/---
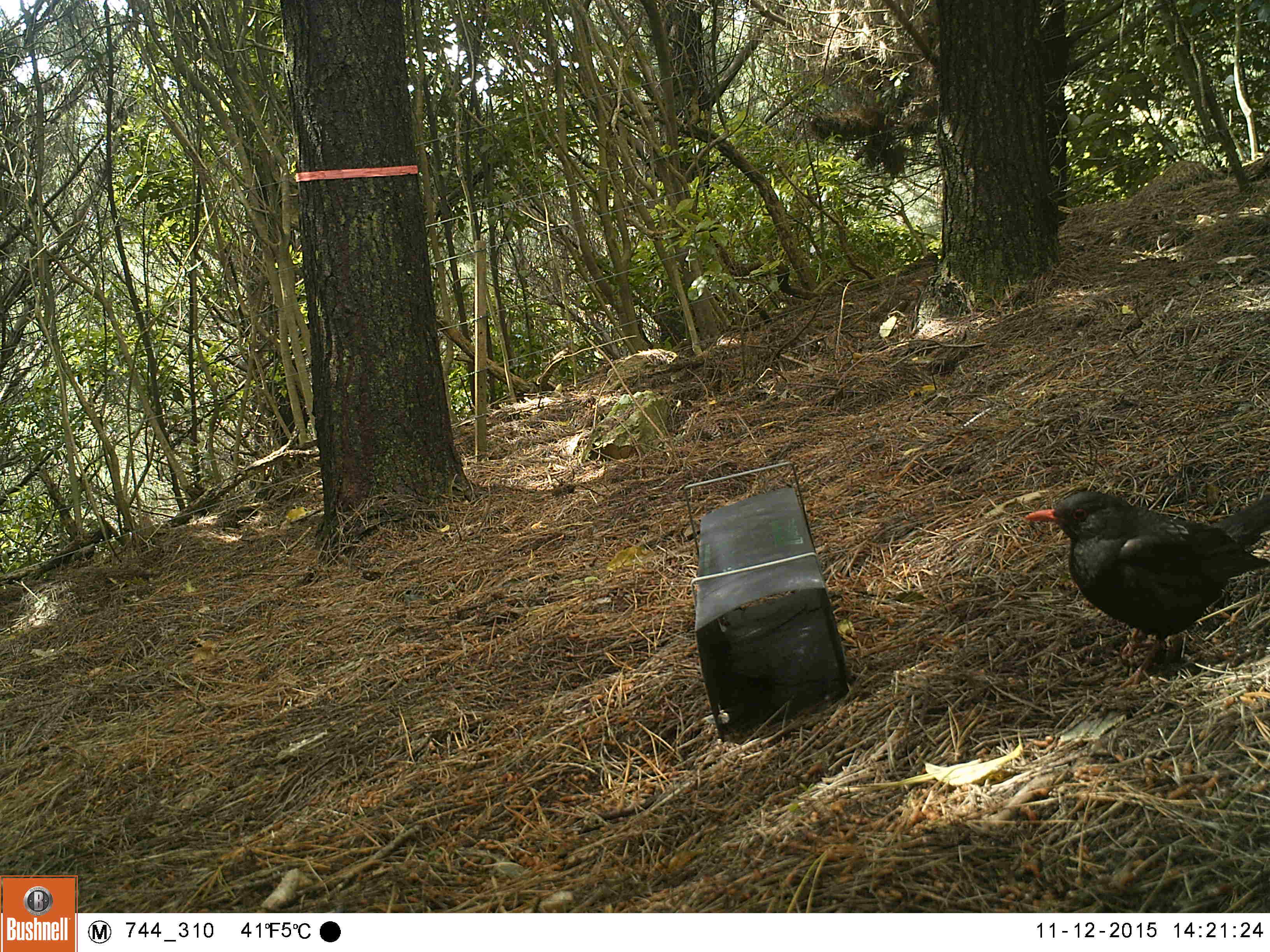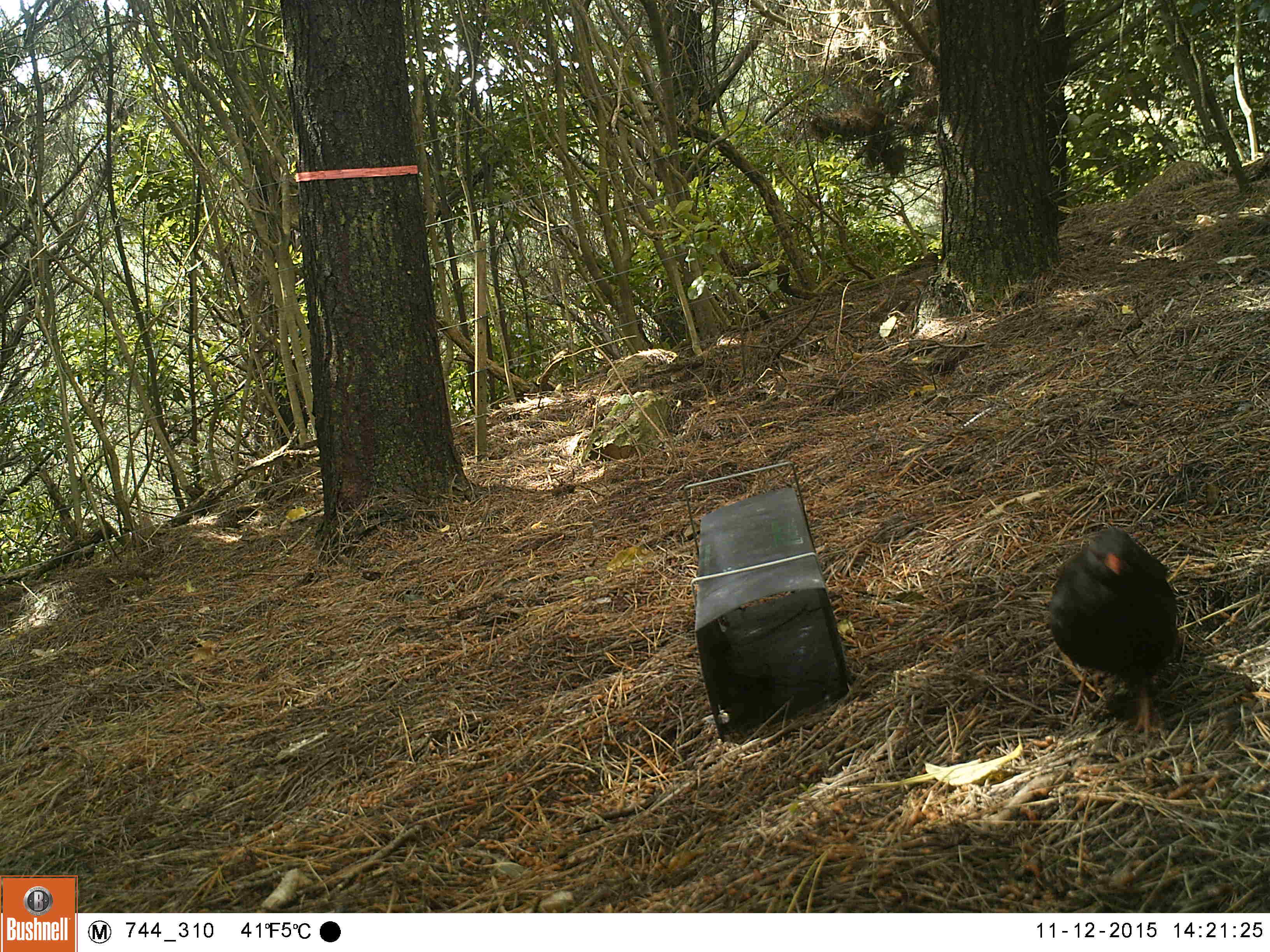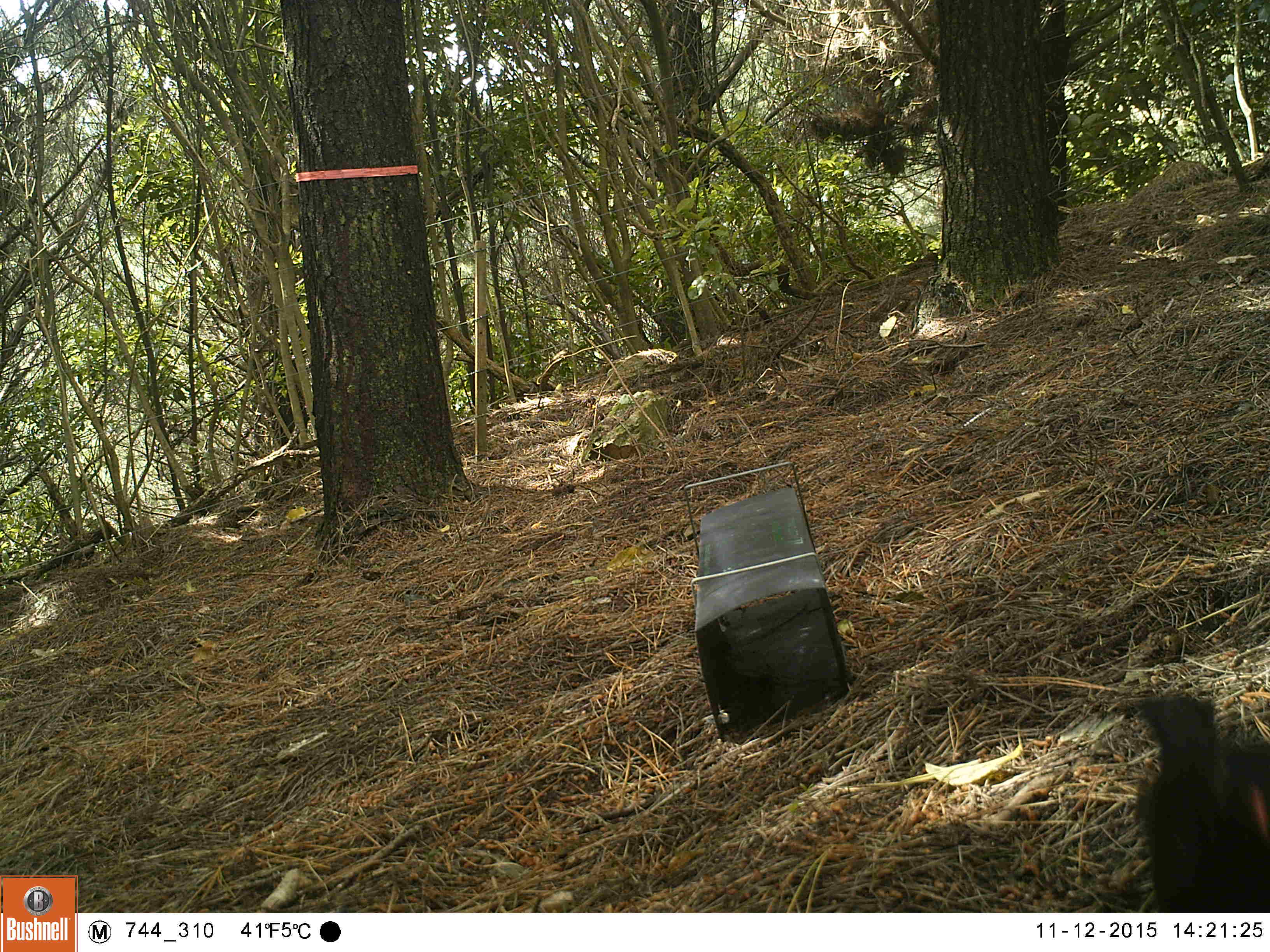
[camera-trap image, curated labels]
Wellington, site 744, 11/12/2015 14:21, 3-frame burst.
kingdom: Animalia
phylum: Chordata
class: Aves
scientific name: Aves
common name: bird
Bird (Aves).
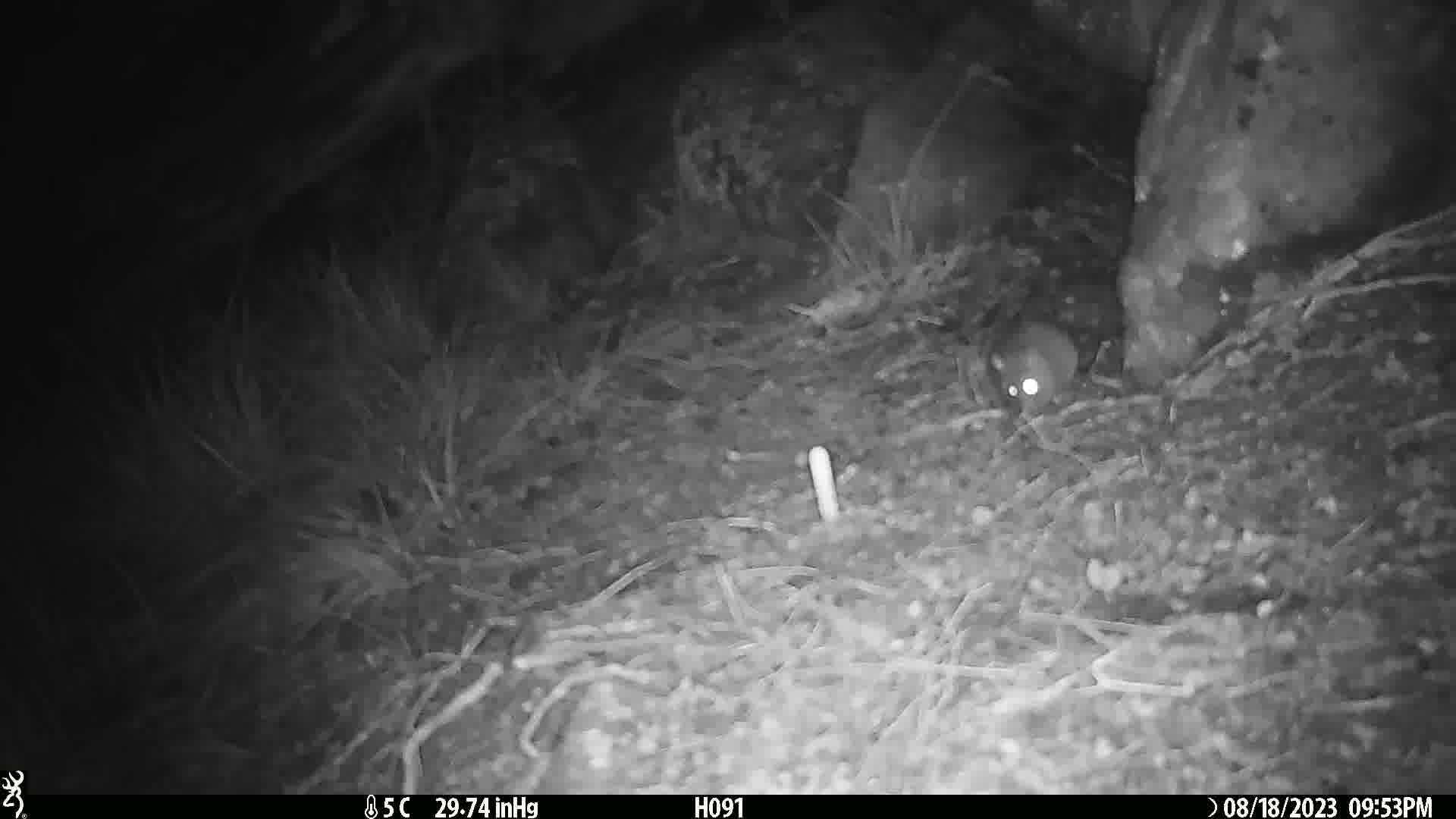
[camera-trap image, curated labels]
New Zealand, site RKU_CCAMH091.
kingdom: Animalia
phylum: Chordata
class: Mammalia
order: Rodentia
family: Muridae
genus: Rattus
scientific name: Rattus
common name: rat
Rat (Rattus).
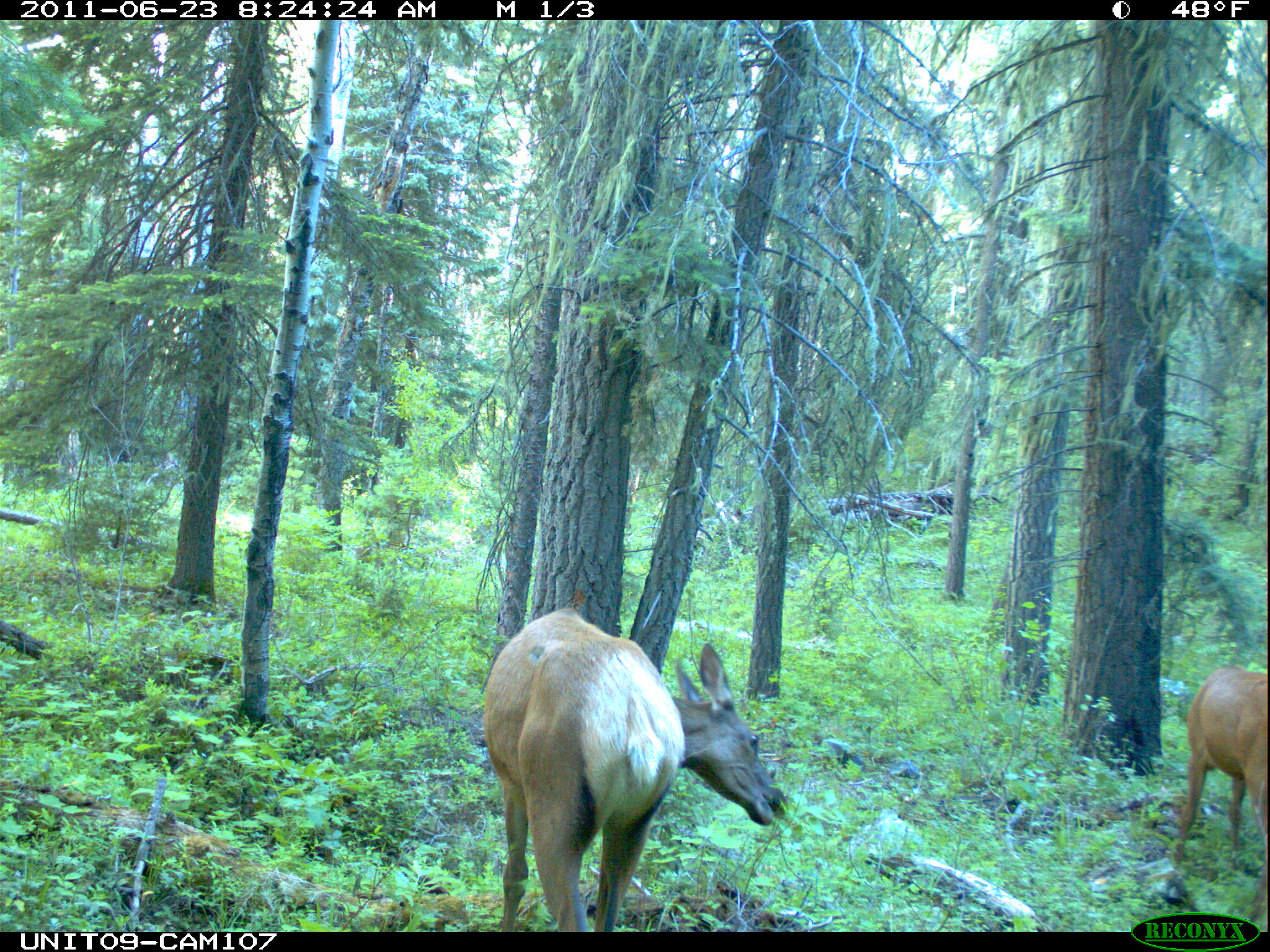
\---
■ **What needs to be done**: Give the number of lines in the records that contain the string "site", and nothing besides.

■ **Your solution**: 2